The Rabbinate Is the Problem, Not the Solution

Israel's official religious monopoly is far from being the unifying force that its advocates claim it to be – it is driving a wedge into the Jewish people.

Gil Cohen-Magen

It is not surprising that Rabbi Ari Shafran would defend the Orthodox monopoly in Israel as necessary to preserving the unity of the Jewish People. Yet even he – as spokesman for the ultra-Orthodox Agudath Israel of America - has difficulty defending the Chief Rabbinate. In what may be one of the world’s greatest understatements he writes, “There may well be legitimate complaints about the Israeli rabbinate’s bureaucracy.” Bureaucracy is the least of it. This is an anti-democratic institution characterized by corruption, prejudice against women and distortion of  Jewish Law. Far from being the uniting force that it claims to be, it is driving a wedge into the Jewish people.

There are two areas in which one might have expected the rabbinate to solve religious problems that trouble our society: conversion, and marriage and divorce. In both of these the Chief Rabbinate has been the problem, not the solution. Everyone from Orthodox leaders to non-Orthodox Jewish groups and the secular public attests to this, as attempts to get around the rabbinate have ranged from the orthodox Tzohar rabbis to the failed attempts by Israel's national religious sector to introduce additional conversion courts, which was undermined by the coalition agreement.

The claim that the rabbinate upholds the common denominator of the Jewish people by hewing to time-honored halakha is baseless. Many respected Orthodox rabbis in Israel feel that if anyone has deviated from halakha it is the Israeli Rabbinate with its demands of converts that have absolutely no basis in Jewish law. The rabbinate’s refusal to recognize Conservative/Masorti conversions, for example, is a matter of politics and power, not halakha - conversions performed here and elsewhere through the Conservative/Masorti Movement uphold the demands of halakha completely.

By giving the ultra-Orthodox rabbinate a monopoly, Israel has not contributed to the unity of the Jewish people. Rather, it has legalized its disunity. Non-Orthodox converts are already recognized by other Israeli authorities. They marry Israelis and bring children into the world – children who are recognized as Jewish by some Jewish authorities but not the rabbinate.
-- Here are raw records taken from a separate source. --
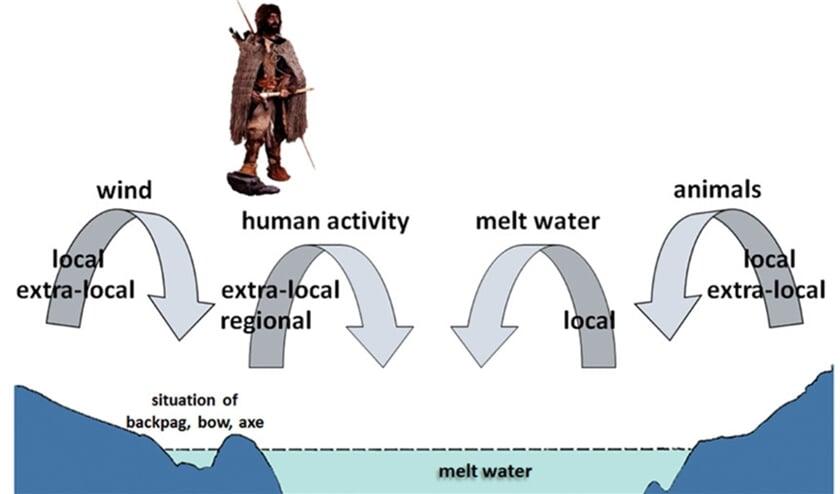 Overzicht van de afzettingsprocessen waardoor de verschillende mossen op of bij het bevroren lichaam van Ötzi zijn terechtgekomen.  (dickson et al, 2019)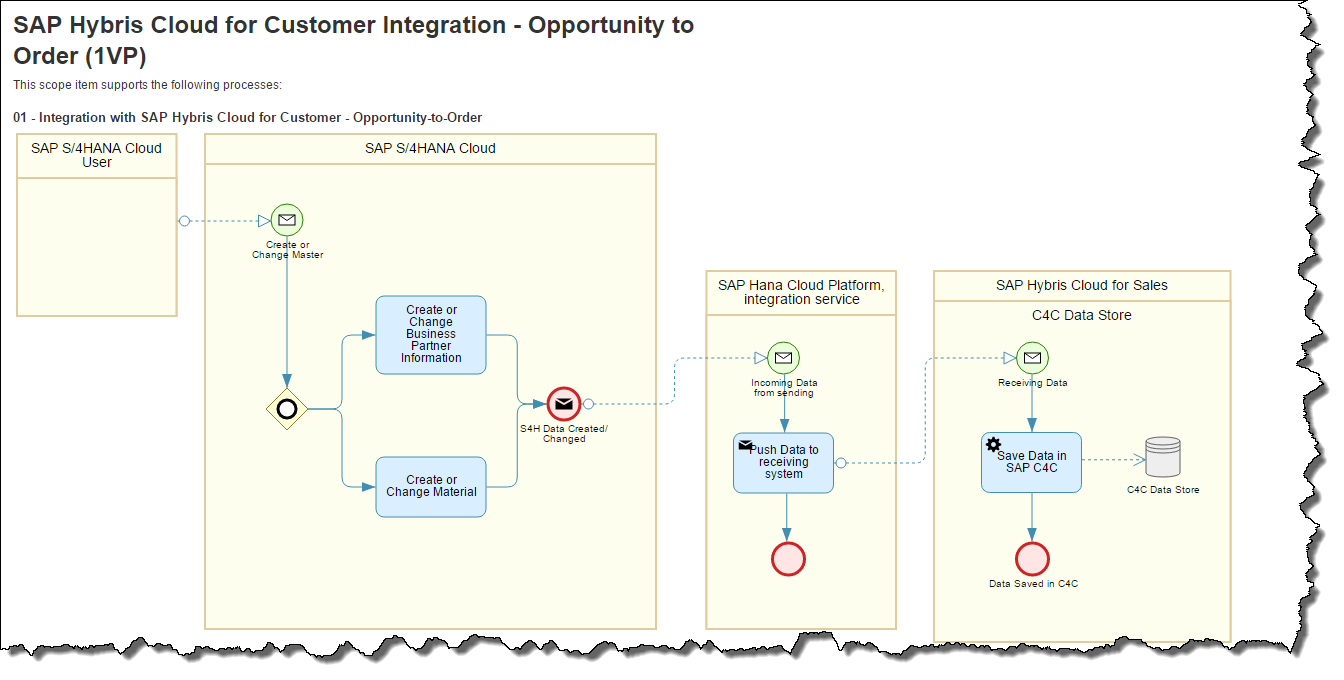 S  4hana Business Process Diagrams  Don U2019t Miss Out The Best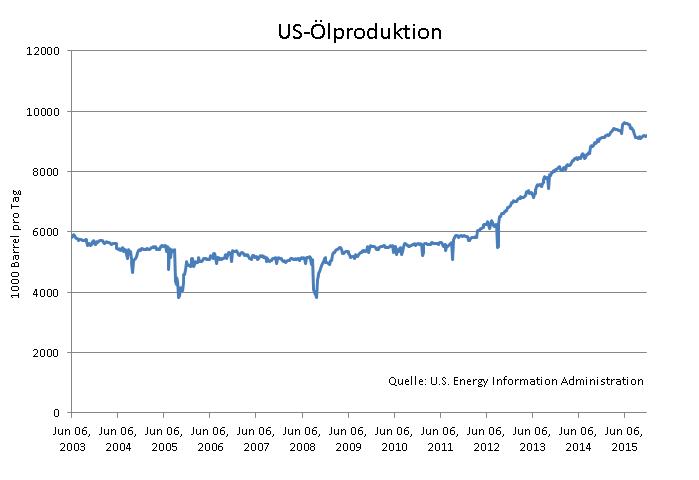 Fällt-der-Ölpreis-jetzt-auf-20-Dollar-Oliver-Baron-GodmodeTrader.de-1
It would indeed be desirable if the various streams of Judaism could reach an agreement that would result in a conversion process recognized by all, and attempts have been made both in America and in Israel. I was involved in one such attempt, the Neeman commission, which ended in utter failure purely due to the rabbinate's refusal to have anything to do with other groups.

The rabbinate failed to solve one of the major conversion challenges facing Israel over the last few decades: the massive number of immigrants from the FSU who are not Jewish according to halakha, but wish to convert. The rabbinic courts should have dealt with them decades ago. Their conversion could have been handled according to Jewish law, but not according to the unnecessarily ridged requirements that the Chief Rabbinate has insisted upon.
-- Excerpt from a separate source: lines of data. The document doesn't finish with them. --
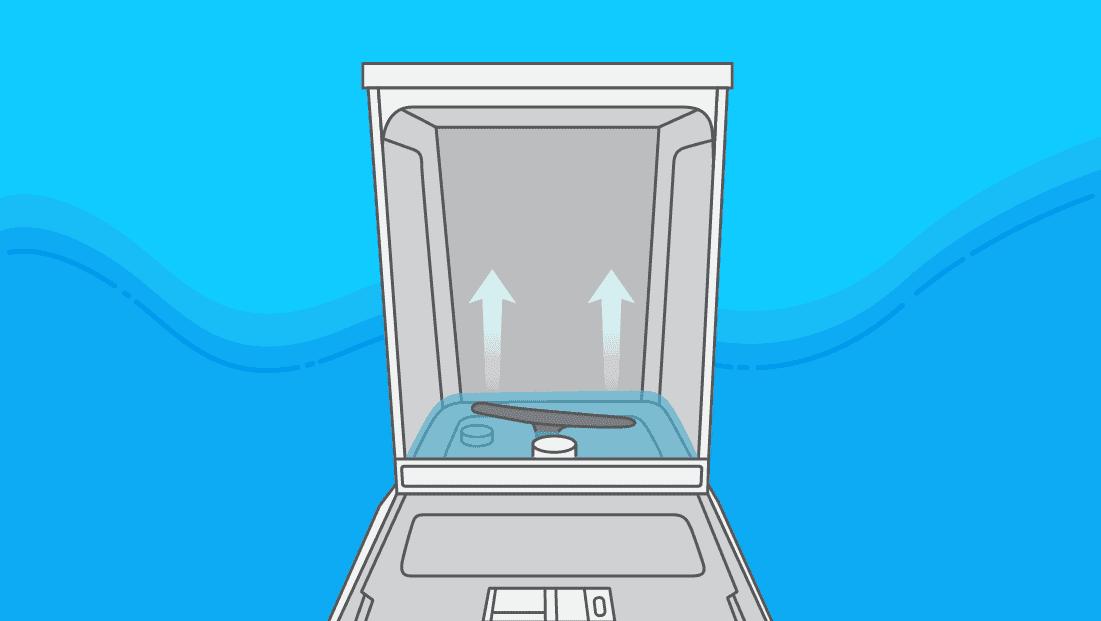 Lave-vaisselle bouché, que faire quand l'eau remonte ?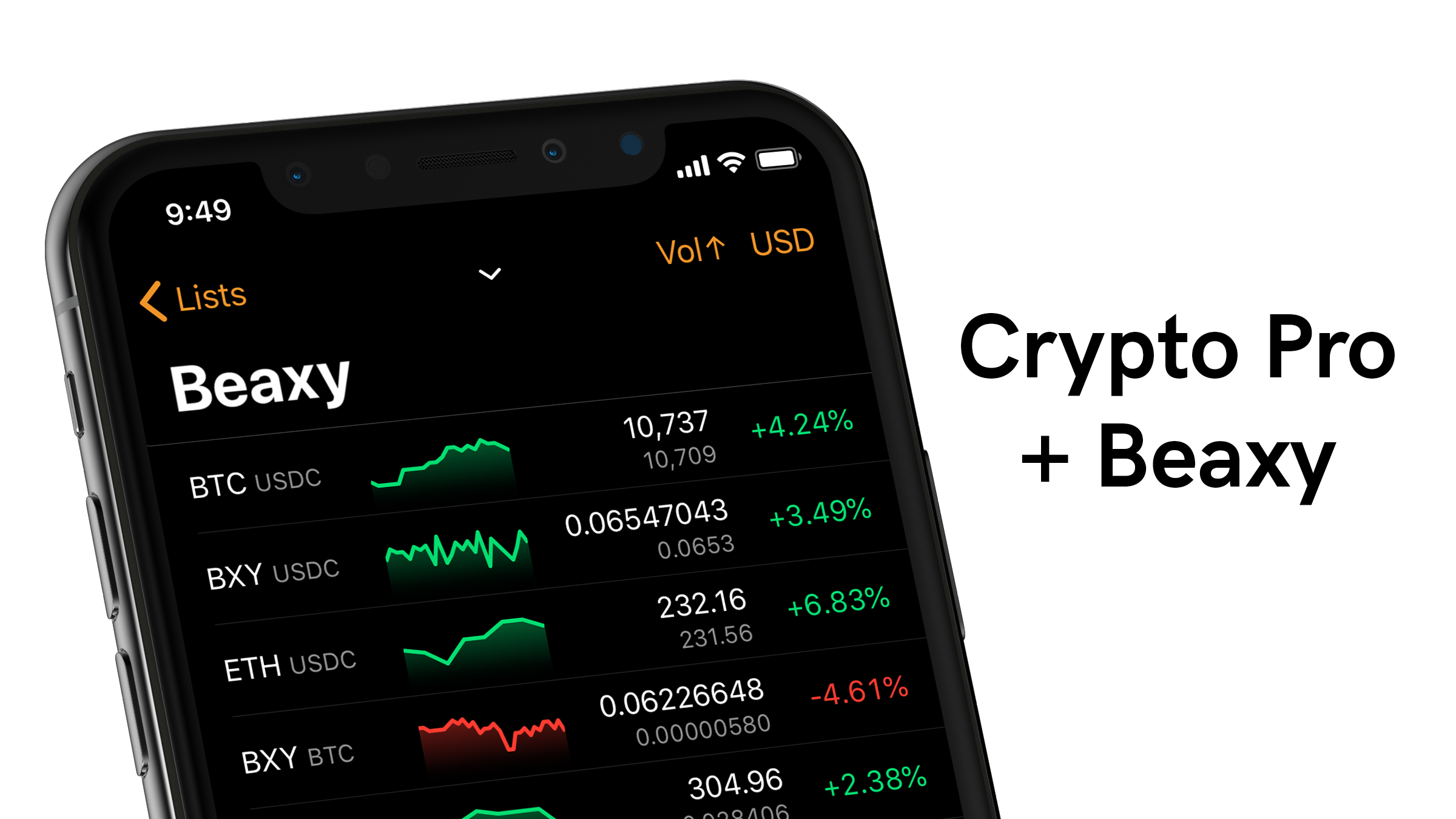 Crypto Pro app showing Beaxy exchange integration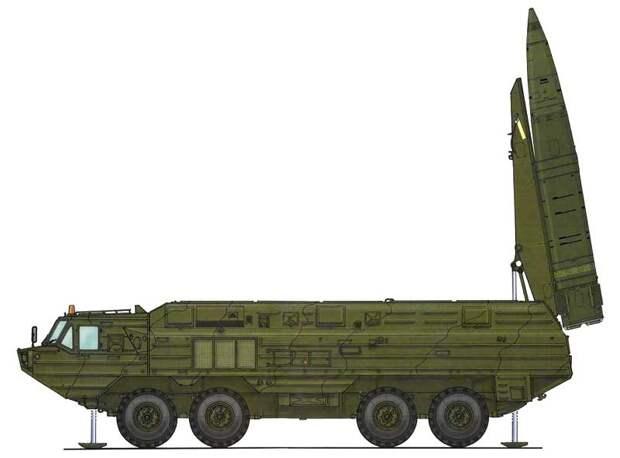 ОТРК Искандер: характерные черты комплекса SS-26, его боевой потенциал
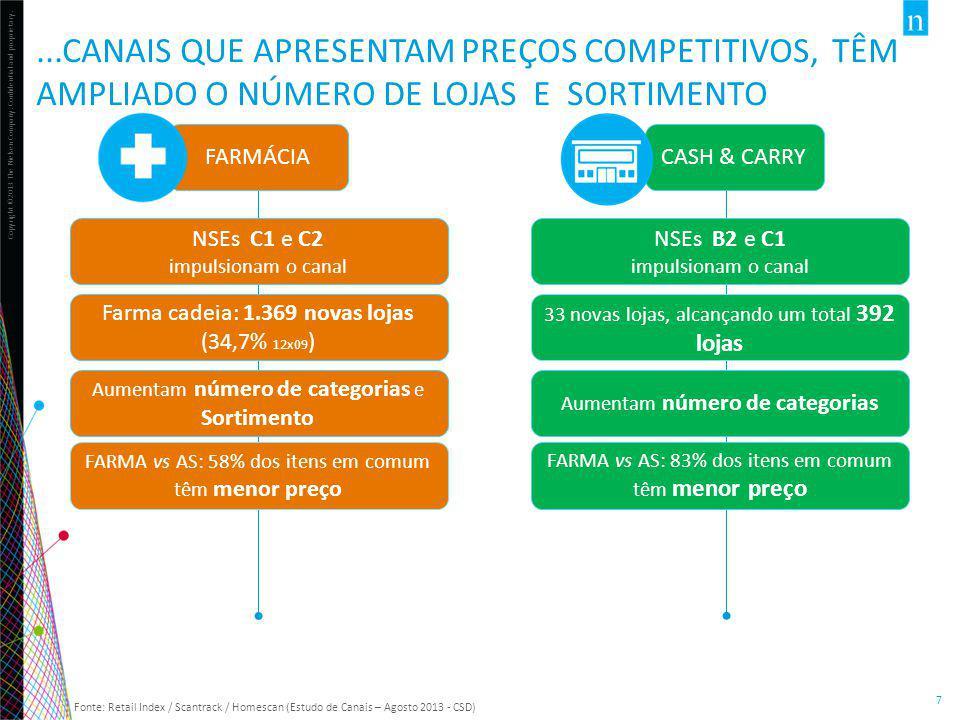 Copyright ©2013 The Nielsen Company. Confidential and proprietary. 7 FARMÁCIA...CANAIS QUE APRESENTAM PREÇOS COMPETITIVOS, TÊM AMPLIADO O NÚMERO DE LO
The rabbinate's monopoly over marriage and divorce in Israel has also contributed to the disunity of the Jewish people. Its policies have driven Israelis by the thousands to avoid the rabbinate altogether, either by having a civil marriage abroad or by simply forgoing marriage completely. We are all deluding ourselves if we think that unity can be achieved by religious coercion, which is what the current Israeli system entails. All it does is create animosity and anti-religious sentiment both in Israel and abroad. As Haaretz stated in a recent editorial, the religious intolerance being increasingly shown here under this government is causing an enormous gap between Israel and diaspora Jewry. But these actions and statements by this government should be eliminated not only because of what they do to Israel-Diaspora relations, but because of their effect upon Israeli life and society, because of their unfairness and injustice affecting our lives and corrupting Israeli society.

The monopoly of the Orthodox Chief Rabbinate does not represent the will of the people but the political compromises our system of government encourages. Poll after poll has demonstrated that a significant percentage of Israelis favor the recognition of non-Orthodox streams and non-Orthodox rabbis in Israel.  Most Israelis want the freedom to choose their own rabbis and to have marriages performed by the rabbi of their choice.
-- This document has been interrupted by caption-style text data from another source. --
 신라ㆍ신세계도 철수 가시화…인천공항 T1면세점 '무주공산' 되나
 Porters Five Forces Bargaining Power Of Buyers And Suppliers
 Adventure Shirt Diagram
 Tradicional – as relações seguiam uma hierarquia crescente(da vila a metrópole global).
Israel prides itself on being a democracy. Democracies do not force individuals to submit to religious authorities not of their choosing. In the Declaration of Independence, Israel declared that “it will ensure complete equality of social and political rights to all its inhabitants irrespective of religion, race or sex; it will guarantee freedom of religion, conscience, language, education and culture.”

The current situation denies freedom of religion to Jews and is therefore intolerable. Allowing true religious pluralism and freedom in Israel will not harm Judaism. It will only strengthen it and eliminate the injustice that currently reigns. Democracy demands it. Religious freedom demands it.

Rabbi Reuven Hammer is a past president of the International Rabbinical Assembly and a founder of the Masorti Movement and the Schechter Institute.